#### EXTRAIT À LIRE:
Finalement, ça dérange
les gens, parce que c’est une forme d’unité et de résilience ; on unit
plusieurs cultures, selon les différents métissages, les différentes couleurs,
les différents héritages, en une seule personne, la plupart des gens ne sont
pas à l’aise avec ça.
Moi, que j’aille bien
ou pas, que j’aie de l’argent ou que je n’en aie pas, vous n’allez pas le
voir ; c’est peut-être comme cela que j’ai été élevée où on est toujours
très fiers, avec beaucoup de dignité. Mais, comme tu le dis, les gens qui me
voient me perçoivent juste grande, avec une forme très distinguée. Du coup,
quand on me voit, on se dit : « Hum, celle-là, elle n’a besoin de
rien, donc elle n’a pas besoin de venir faire partie de ce projet … », « Celle-là,
elle en a tellement qu’elle ne va même pas nous regarder ... ». Et, il y a
des jeunes artistes qui, parfois, me disent : « Je n’ai pas osé venir
vous dire « bonjour » ou vous proposer quelque chose … ».
Moi, je dois respect à
toute personne qui me respecte. En
dehors de ça, il n’y a pas de grand, il n’y a pas de petit, on est tous faits
pour apprendre ; les aînés m’aident à quelque chose, je suis aînée de
certains, je suis là, je discute avec tout le monde, je ne fais pas de
snobisme, du tout ! On préfère me mettre cette étiquette, avant d’apprendre
à me connaître. On ne me donne aucun bénéfice du doute, puisque les gens estiment
que je suis trop belle pour être intelligente et talentueuse. C’est quand ils
se mettent à parler avec moi qu’ils se disent : « Ah, elle est belle,
mais elle a quand même aussi un cerveau … », parce qu’on aime dire que les
femmes qui sont belles n’ont pas de cerveau … Ils disent : « Ah non,
elle a aussi un cerveau, elle sait réfléchir, elle sait analyser et, elle est
aussi généreuse, elle est aussi très gentille et, à l’écoute, quand elle peut
rendre service, elle le fait ». Pour les gens, ça fait trop … Donc, je
suis trop …, pas assez … Enfin, voilà …
Pour
résoudre ce problème, vous ne vous enflammez pas, vous ne vous aigrissez pas,
vous mettez plutôt un système pour vous positionner, en créant des projets.
D’où vous vient cette faculté de dépassement ?
Je vais t’expliquer
cela le plus simplement possible. J’ai toujours eu la faculté de m’accrocher au
positif et non au négatif. Tout au long de ma vie, bien évidemment, depuis ma
plus tendre enfance, j’ai rencontré des personnes généreuses, attentionnées et
bienveillantes qui ont laissé leur empreinte, une empreinte si forte que mon
expérience avec les autres malveillants, méchants, assassins, dans leur
comportement, ne m’a jamais inspirée. Ma spiritualité, ma foi me permettent de
savoir que la vie met les pendules à l’heure, d’elle-même ; je n’ai donc
pas à me soucier de me venger. Du coup, je n’ai pas besoin d’être aigrie.

#### LIGNES EXTRAITES:
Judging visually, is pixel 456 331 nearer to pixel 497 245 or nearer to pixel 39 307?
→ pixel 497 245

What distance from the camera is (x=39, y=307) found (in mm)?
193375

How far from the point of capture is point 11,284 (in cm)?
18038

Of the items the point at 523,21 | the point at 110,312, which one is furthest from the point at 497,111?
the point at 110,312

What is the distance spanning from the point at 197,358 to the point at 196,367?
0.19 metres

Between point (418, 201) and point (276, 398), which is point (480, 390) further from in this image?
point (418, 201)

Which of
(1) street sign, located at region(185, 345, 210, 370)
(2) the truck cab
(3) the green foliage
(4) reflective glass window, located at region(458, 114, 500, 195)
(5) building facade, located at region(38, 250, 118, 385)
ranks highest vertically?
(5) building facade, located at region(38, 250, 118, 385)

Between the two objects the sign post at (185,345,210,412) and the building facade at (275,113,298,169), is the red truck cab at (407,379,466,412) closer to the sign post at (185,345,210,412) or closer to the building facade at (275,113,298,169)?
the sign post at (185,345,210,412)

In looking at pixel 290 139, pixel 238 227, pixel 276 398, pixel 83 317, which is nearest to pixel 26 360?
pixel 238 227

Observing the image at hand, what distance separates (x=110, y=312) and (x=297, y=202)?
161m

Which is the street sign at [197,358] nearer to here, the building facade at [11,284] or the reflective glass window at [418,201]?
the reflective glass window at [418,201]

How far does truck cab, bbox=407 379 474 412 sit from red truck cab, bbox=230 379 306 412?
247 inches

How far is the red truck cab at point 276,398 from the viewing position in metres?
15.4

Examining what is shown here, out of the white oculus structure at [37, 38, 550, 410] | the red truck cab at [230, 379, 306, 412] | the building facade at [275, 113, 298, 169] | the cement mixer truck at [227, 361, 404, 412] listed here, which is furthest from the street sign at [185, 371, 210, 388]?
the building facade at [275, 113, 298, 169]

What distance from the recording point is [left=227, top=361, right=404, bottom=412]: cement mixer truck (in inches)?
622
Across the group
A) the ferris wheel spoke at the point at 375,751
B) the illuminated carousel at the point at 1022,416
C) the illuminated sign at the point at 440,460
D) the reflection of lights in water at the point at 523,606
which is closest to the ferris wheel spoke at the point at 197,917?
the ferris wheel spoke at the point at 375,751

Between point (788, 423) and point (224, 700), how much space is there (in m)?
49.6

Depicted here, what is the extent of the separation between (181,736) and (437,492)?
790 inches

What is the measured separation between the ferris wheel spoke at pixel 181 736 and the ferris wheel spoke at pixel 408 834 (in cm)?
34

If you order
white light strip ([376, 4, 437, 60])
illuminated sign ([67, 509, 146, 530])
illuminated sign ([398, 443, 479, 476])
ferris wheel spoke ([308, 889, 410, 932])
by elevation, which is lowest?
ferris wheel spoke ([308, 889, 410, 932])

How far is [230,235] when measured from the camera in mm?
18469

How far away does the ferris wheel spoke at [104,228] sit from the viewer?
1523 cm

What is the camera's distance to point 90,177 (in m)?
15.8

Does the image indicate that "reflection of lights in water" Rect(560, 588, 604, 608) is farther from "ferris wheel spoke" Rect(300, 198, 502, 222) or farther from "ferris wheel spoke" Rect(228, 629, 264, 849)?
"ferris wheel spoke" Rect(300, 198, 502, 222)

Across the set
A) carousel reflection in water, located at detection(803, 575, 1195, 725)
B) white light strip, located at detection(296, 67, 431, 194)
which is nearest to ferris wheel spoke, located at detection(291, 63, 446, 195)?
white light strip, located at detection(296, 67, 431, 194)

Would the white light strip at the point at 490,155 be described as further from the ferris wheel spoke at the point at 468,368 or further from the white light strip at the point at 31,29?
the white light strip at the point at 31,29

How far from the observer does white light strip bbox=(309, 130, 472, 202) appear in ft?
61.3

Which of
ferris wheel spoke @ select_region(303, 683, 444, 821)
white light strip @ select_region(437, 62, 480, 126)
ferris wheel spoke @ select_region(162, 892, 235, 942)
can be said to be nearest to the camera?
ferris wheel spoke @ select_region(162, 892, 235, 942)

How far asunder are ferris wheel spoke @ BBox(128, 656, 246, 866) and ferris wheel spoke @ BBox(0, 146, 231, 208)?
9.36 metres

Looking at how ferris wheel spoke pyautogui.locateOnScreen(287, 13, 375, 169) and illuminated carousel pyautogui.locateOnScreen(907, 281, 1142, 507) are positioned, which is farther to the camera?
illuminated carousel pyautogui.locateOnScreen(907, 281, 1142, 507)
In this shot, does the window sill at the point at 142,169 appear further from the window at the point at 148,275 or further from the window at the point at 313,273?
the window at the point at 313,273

#### TRAVAIL À FAIRE:
1 - Dans l'extrait à lire, relevez les adjectifs qui qualifient les personnes rencontrées depuis la plus tendre enfance.
2 - Reproduisez fidèlement le passage de l'extrait à lire qui va de « D’où vous vient » jusqu'à « besoin d’être aigrie. ».

#### LISTE DES SOLUTIONS:
1 - généreuses, attentionnées, bienveillantes

2 -
D’où vous vient cette faculté de dépassement ?
Je vais t’expliquer
cela le plus simplement possible. J’ai toujours eu la faculté de m’accrocher au
positif et non au négatif. Tout au long de ma vie, bien évidemment, depuis ma
plus tendre enfance, j’ai rencontré des personnes généreuses, attentionnées et
bienveillantes qui ont laissé leur empreinte, une empreinte si forte que mon
expérience avec les autres malveillants, méchants, assassins, dans leur
comportement, ne m’a jamais inspirée. Ma spiritualité, ma foi me permettent de
savoir que la vie met les pendules à l’heure, d’elle-même ; je n’ai donc
pas à me soucier de me venger. Du coup, je n’ai pas besoin d’être aigrie.